INSTRUCTIONS FOR THE TASK: Pictures stay out of your copy, but everything else in the records below must be repeated exactly.

MATERIAL FOR THIS EXERCISE:
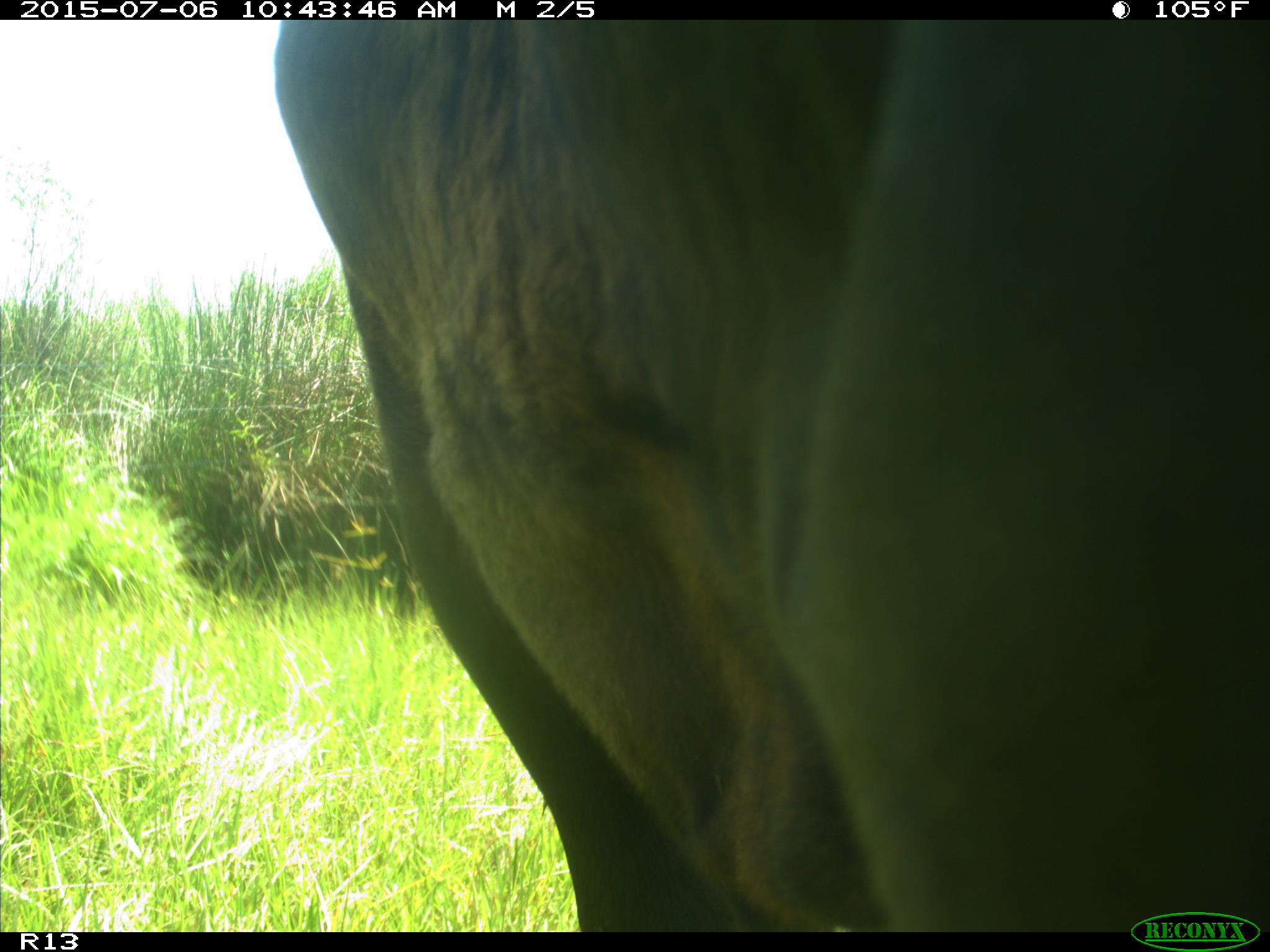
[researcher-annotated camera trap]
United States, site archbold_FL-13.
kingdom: Animalia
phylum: Chordata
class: Mammalia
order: Artiodactyla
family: Bovidae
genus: Bos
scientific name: Bos taurus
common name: domestic cow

SOLUTION TO THIS EXERCISE:
[researcher-annotated camera trap]
United States, site archbold_FL-13.
kingdom: Animalia
phylum: Chordata
class: Mammalia
order: Artiodactyla
family: Bovidae
genus: Bos
scientific name: Bos taurus
common name: domestic cow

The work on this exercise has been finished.